Direct mass-spectrometric measurement of methane and its volatile homologues in water

The direct quantitative measurement of the concentration of water-dissolved saturated hydrocarbons using a portable membrane-inlet precalibrated magnetic mass-spectrometer is suggested. The particularity of the instrument’s response to the presence of desired compounds in a test sample is taken into consideration. The feasibility of using this portable instrument in real-time oil and gas search on the continental shelf is discussed. Laboratory test data for the methane, ethane, propane, and butane concentrations in air and water samples are presented, from which the sensitivity of the instruments to the components, are determined. The gas concentrations in the water samples lie in the range from several parts per billion (ppb) to several hundred ppb. These values are close to the lower limits of prospecting criteria as applied to oil fields.

Repeatability of breath acetone concentration during stress testing

The aim of the study was to evaluate the repeatability of the human breath acetone concentration during stress testing. Eight healthy men aged 19 to 34 years were tested (mean age 26.9 ± 1.4). Subjects performed a stress testing on cycle ergometer at twice-weekly intervals. As a result of processing the obtained data, a good similarity between the initial and repeated curves of the acetone concentration was found. In addition, a good repeatability of some parameters was revealed, which show the peculiarities of the change in acetone concentration in healthy individuals. The results obtained in this work can be useful in the creation of diagnostic methods that use the acetone concentration in the exhaled air.

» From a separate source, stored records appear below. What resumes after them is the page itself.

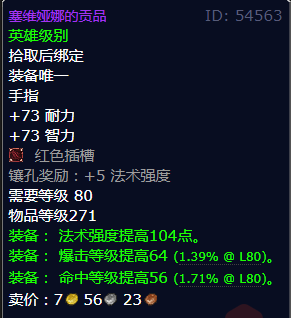魔兽世界塞维娅娜的贡品怎么获得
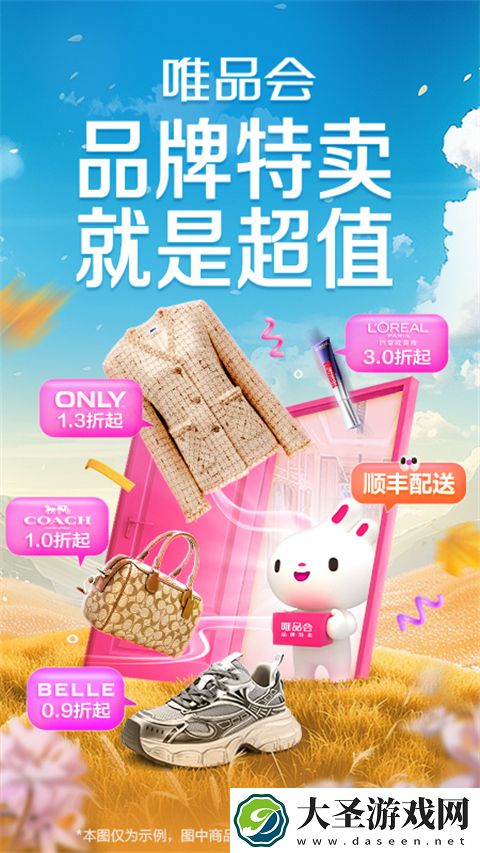唯品会官网免费下载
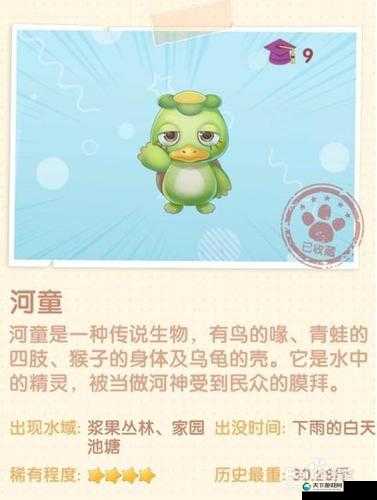 摩尔庄园手游中的传奇生物——河童及其水潭介绍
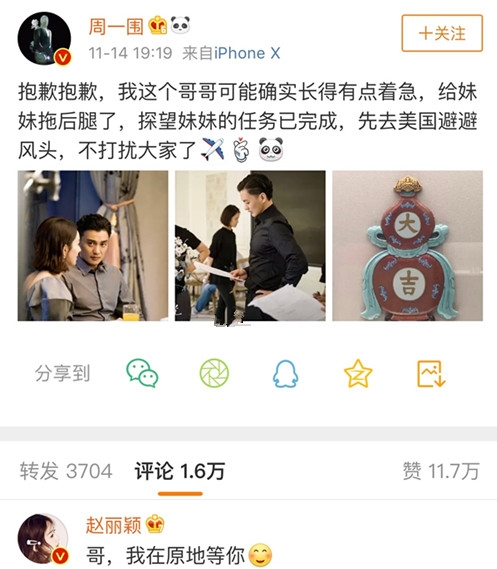 赵丽颖力挺周一围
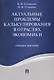 Актуальные проблемы калькулирования в отраслях экономики. Уч.пос. - фото 1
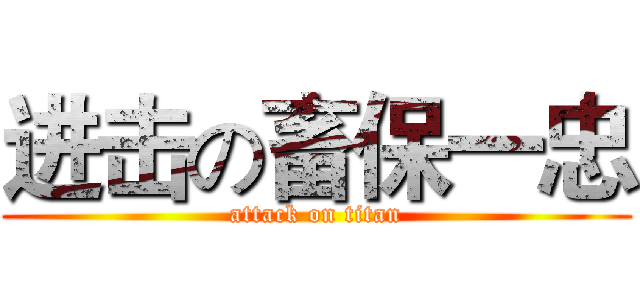 进击の畜保一忠 (attack on titan)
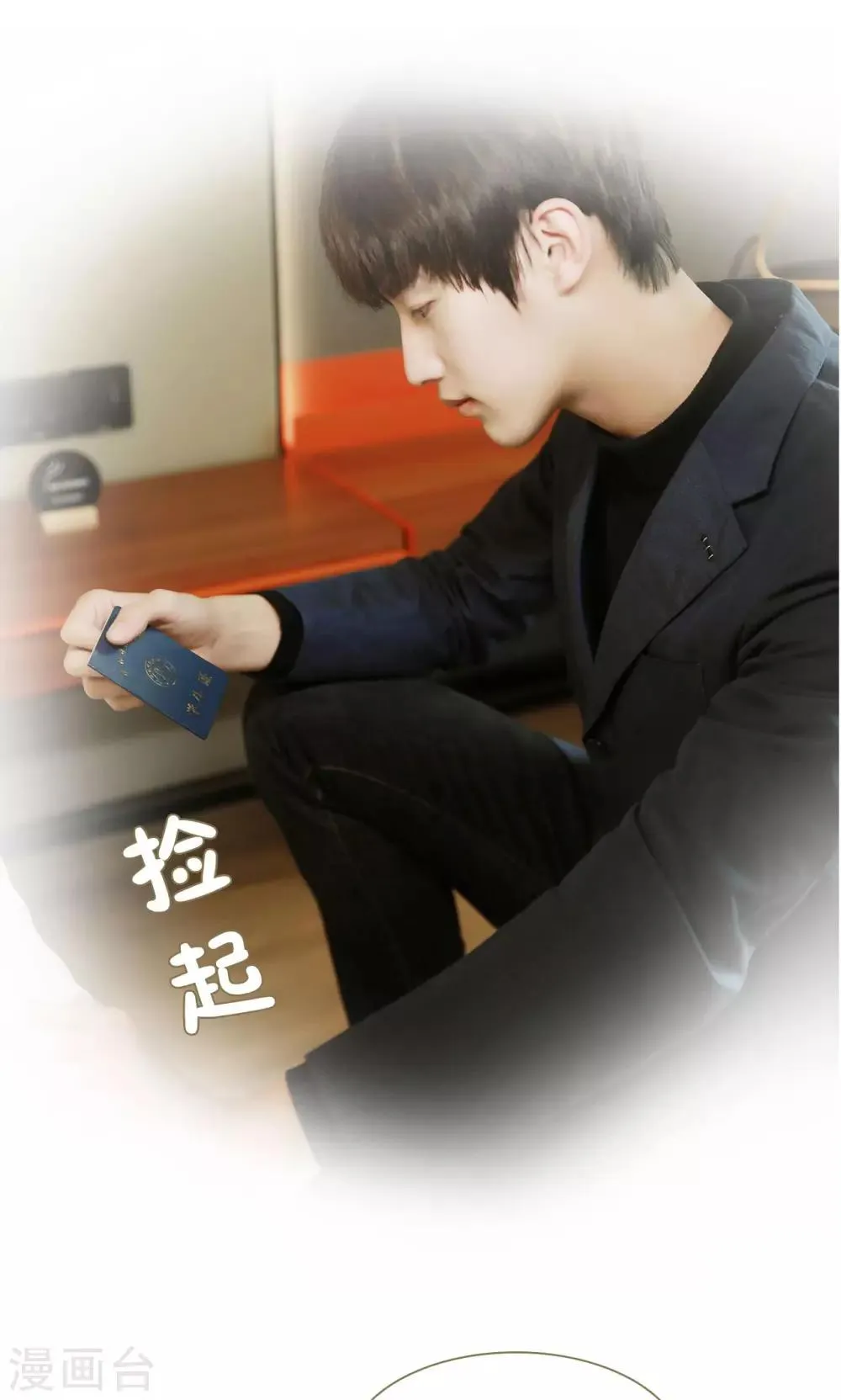 第3话 第11页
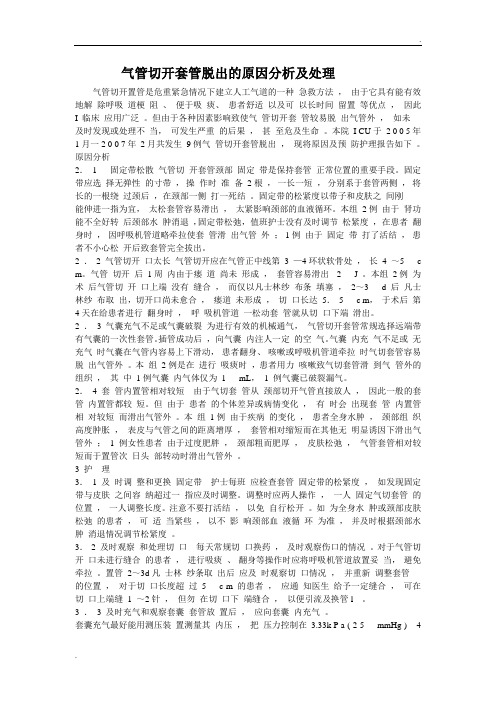 气管切开套管脱出的原因分析及处理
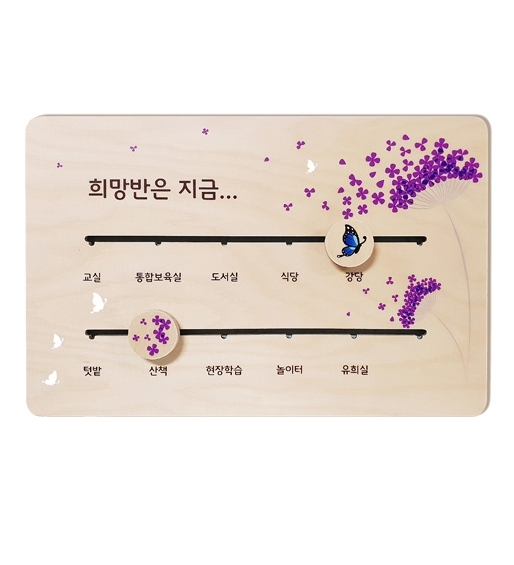(EC)반이동알림판-플라워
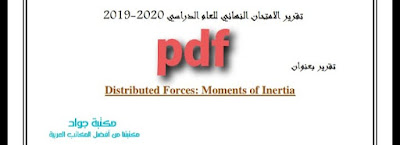 تقرير عن توزيع القوى |مادة علم السكون-pdf تقرير عن توزيع القوى |مادة علم السكون-pdf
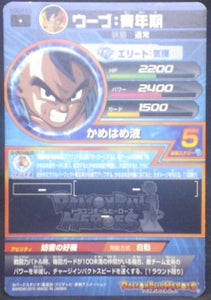 trading card game jcc carte Dragon Ball Heroes God Mission Part 4 HGD4-51 (2015) bandai oub dbh gdm cardamehdz verso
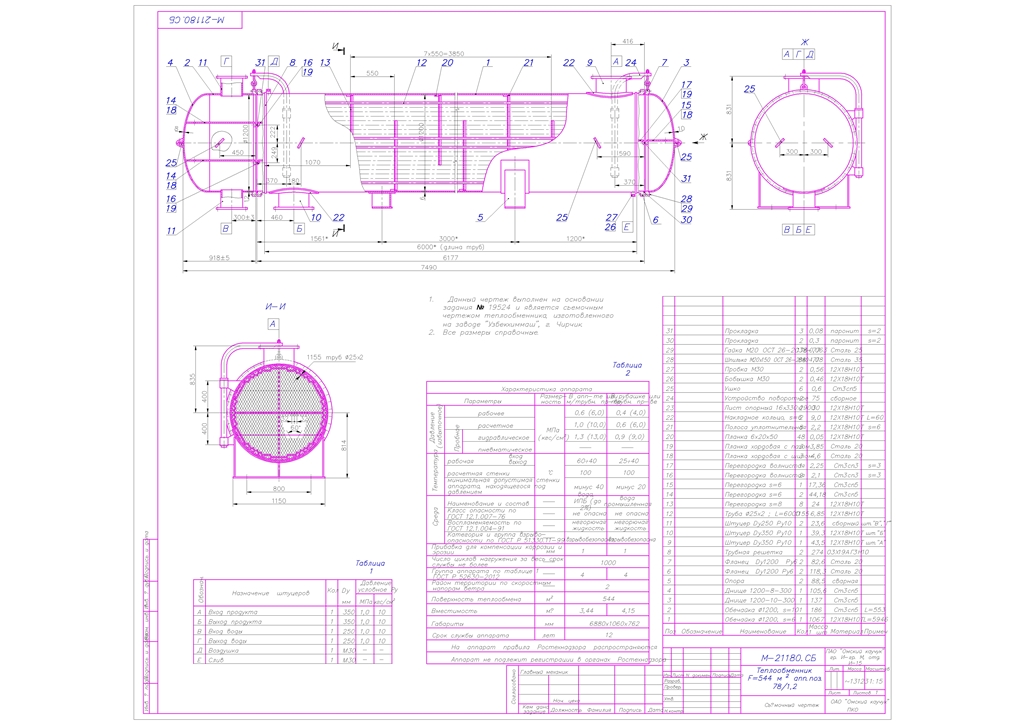 Чертеж Теплообменник F=544 м2
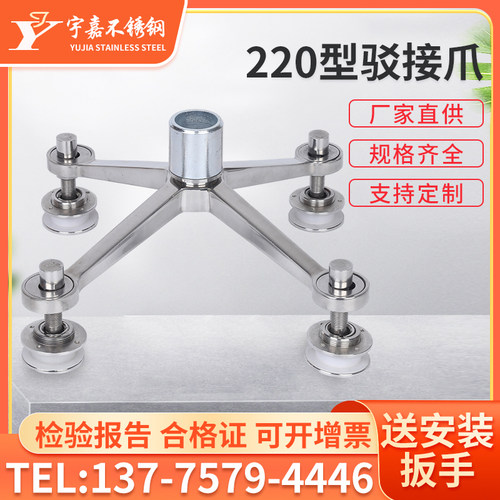 宇嘉200/220/250不锈钢驳接爪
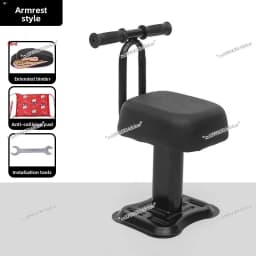 Electric Vehicle, Child Seat, Front Battery, Motorcycle, Child Safety, Baby Stool, Calf with Baby Artifact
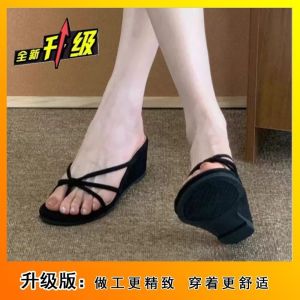 [Free Shipping] 2026 New Model Slippers With Skirt Beach Sandals Stylish Wedge Heel Thin Strap Flip-Flops For Women Summer Outdoor Wear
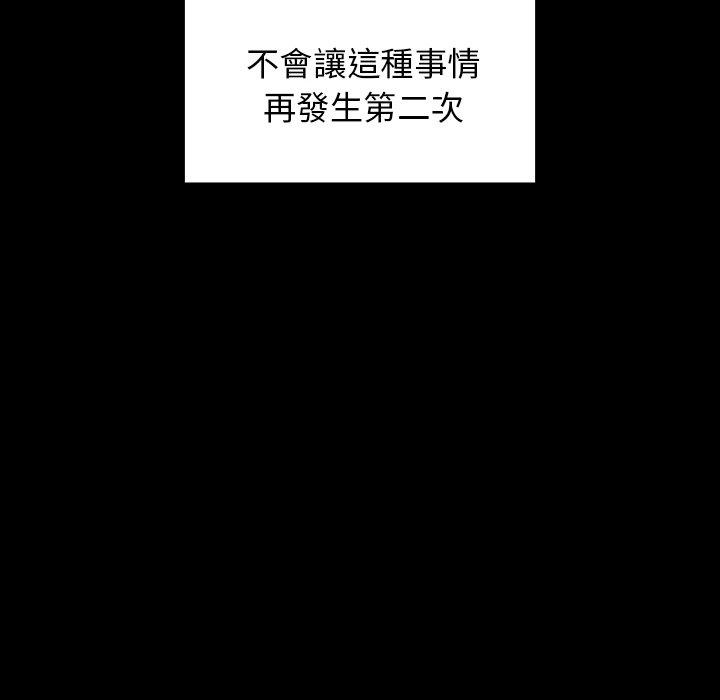 鄰居的逆襲 第 25 話 第50页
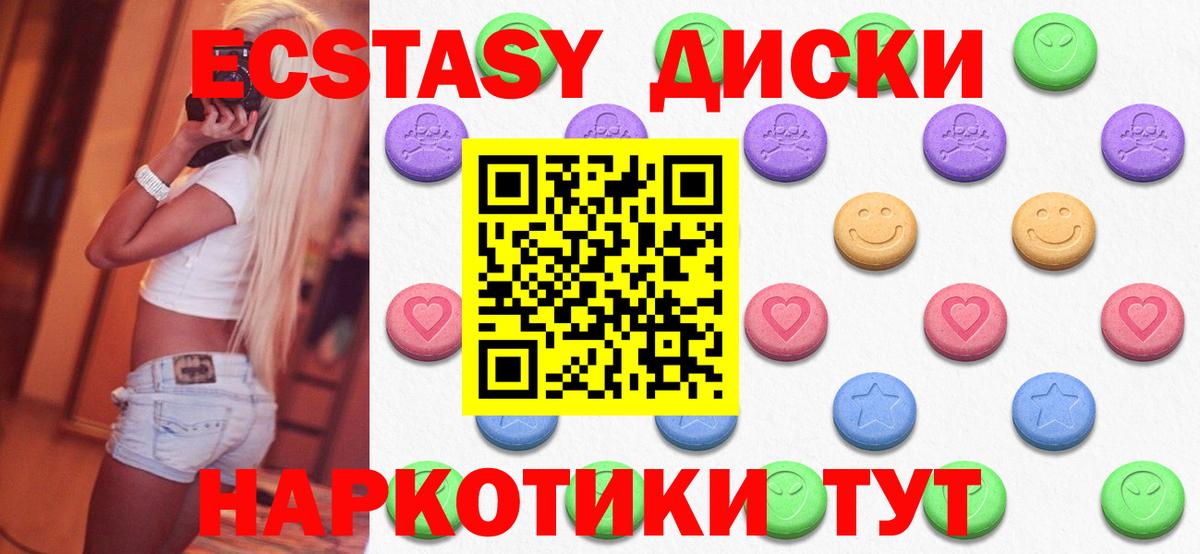Южно-Сахалинск  Ecstasy TESLA  Вход с VPN  ЭКСТАЗИ таблы 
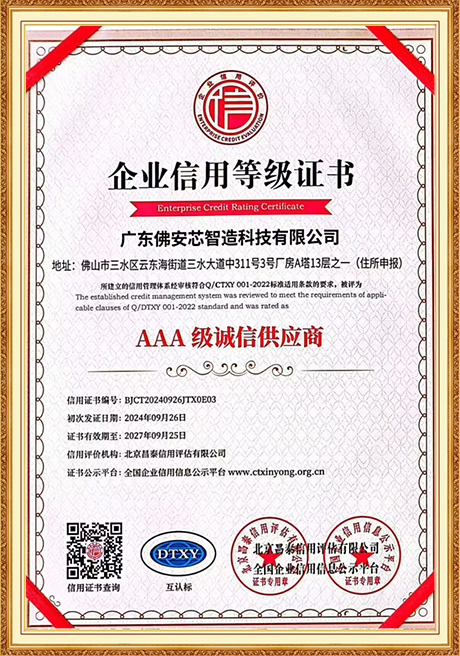 Certificate Of Honor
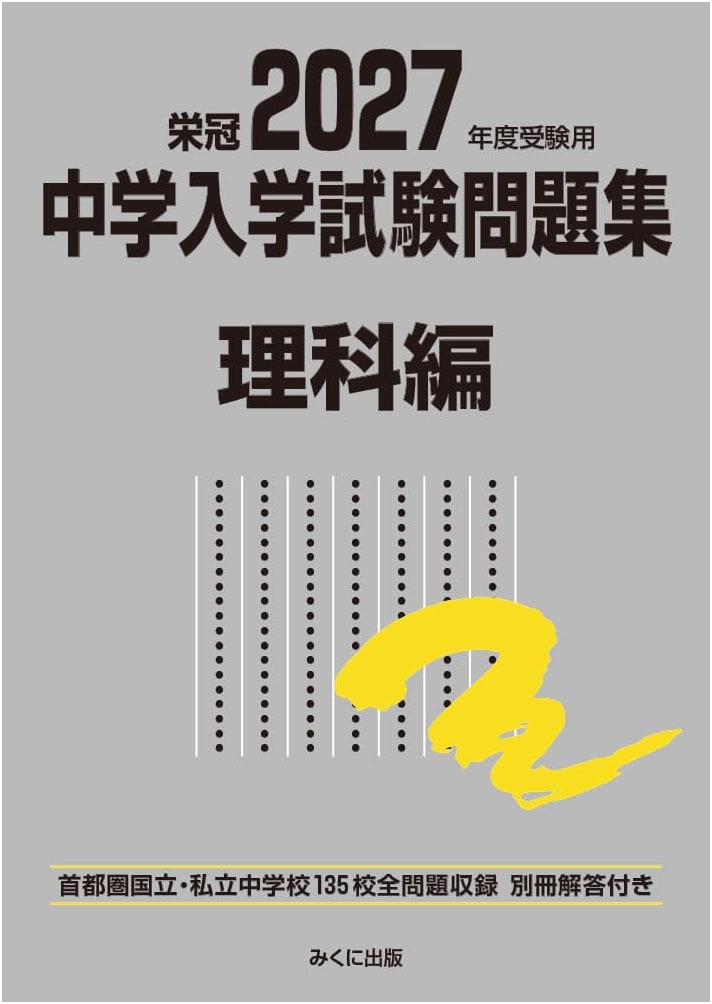 2027 Junior High School Entrance Exam Prep: Science Questions (Exam Problem Series)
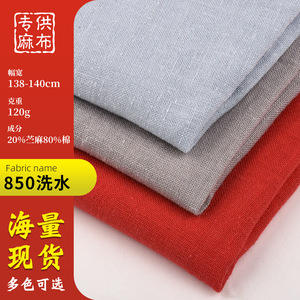 Tissu en ramie lavé 850, 120 g/m², tissage uni, léger, pour vêtements de nuit - Product Image 1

Electronic and software systems of an automated portable static mass spectrometer

The electronic systems of a small high-sensitivity static mass spectrometer and software and hardware tools, which allow one to determine trace concentrations of gases and volatile compounds in air and water samples in real time, have been characterized. These systems and tools have been used to set up the device, control the process of measurement, synchronize this process with accompanying measurements, maintain reliable operation of the device, process the obtained results automatically, and visualize and store them. The developed software and hardware tools allow one to conduct continuous measurements for up to 100 h and provide an opportunity for personnel with no special training to perform maintenance on the device. The test results showed that mobile mass spectrometers for geophysical and medical research, which were fitted with these systems, had a determination limit for target compounds as low as several ppb(m) and a mass resolving power (depending on the current task) as high as 250.

Analysis of changes in the human exhale acetone concentration during stress testing

The aim of the study was to analyze the changes in the human breath acetone concentration during stress testing. Using the portable mass spectrometer we obtained recordings of acetone concentration during stress testing on bicycle ergometer for groups of healthy subjects, athletes and patients with congestive heart failure (CHF). As a result, we found significant differences (p <; 0.05) of some parameters of acetone concentration that differ significantly between healthy subjects and patients with CHF. In addition, a parameter that allows classifying patients with CHF into subgroups based on the functional class of CHF was obtained. The results obtained in this study may be useful for the objectification of the functional status of patients with CHF.